Common Types of Phishing
-
Spear Phishing
A targeted attempt to get private information from victims for malicious purposes through their personal information such as their acquaintances, employer, and etc. The attackers then pose as a trusted person or source to obtain private information.
-
Email Phishing
A phishing where emails are created to seem exactly like those sent by legitimate businesses. Links in the emails frequently take recipients to "fake" or "spoofed" websites where they are prompted for personal information.
-
Clone Phishing
A phishing where the attacker copies or clones an authentic email to spread malware by intercepting the communication, modifying it, and then resending it to their targets. A malicious attachment or link has been included to the email.
-
Pop-Up Phishing
A fraud in which pop-up advertisements persuade customers to buy unnecessary antivirus protection or deceive them into downloading malware. These pop-up ads sometimes use scare tactics.

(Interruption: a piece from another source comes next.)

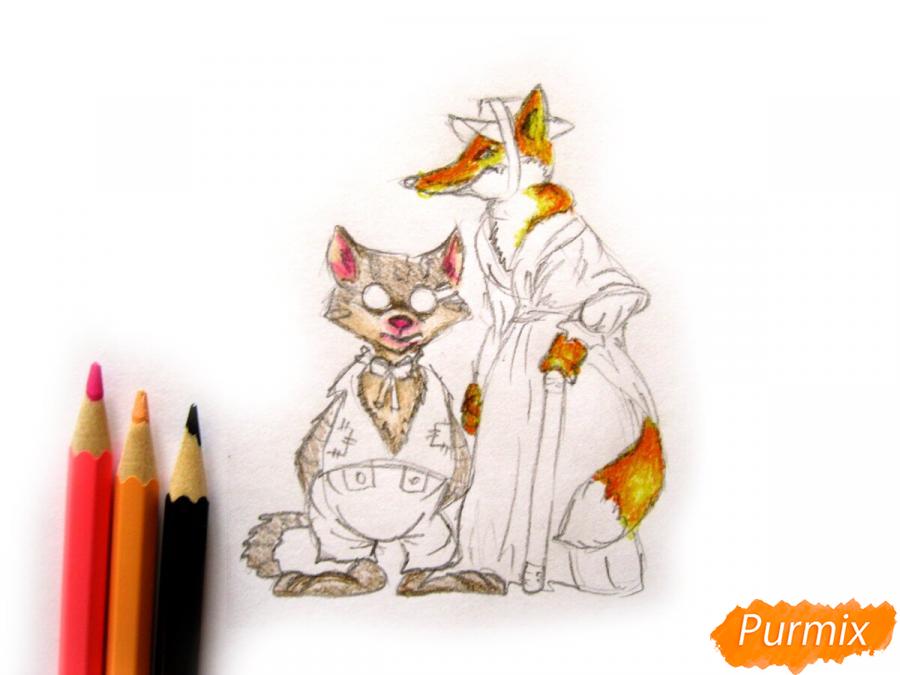 Рисуем и раскрасить кота Базилио и лису Алису - шаг 7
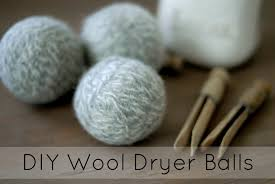 DIY, Dryer Balls, natural, non-toxic, wool, all natural, essential oils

Don’t Take the Bait! Here’s to Avoid Phishing Attacks
Did you know? Facebook and Google once got tricked by a Lithuanian man who managed to lure them into wiring him over $100 million after impersonating Quanta Computer, which actually does business with the tech giants, through phishing emails with fake invoices, contracts and letters. Even two of the world's largest tech companies have fallen into phishing scams.
As today's phishing attacks are getting more sophisticated, the best you can do is to avoid them. How?
-
If it’s from a public domain email, don’t open it!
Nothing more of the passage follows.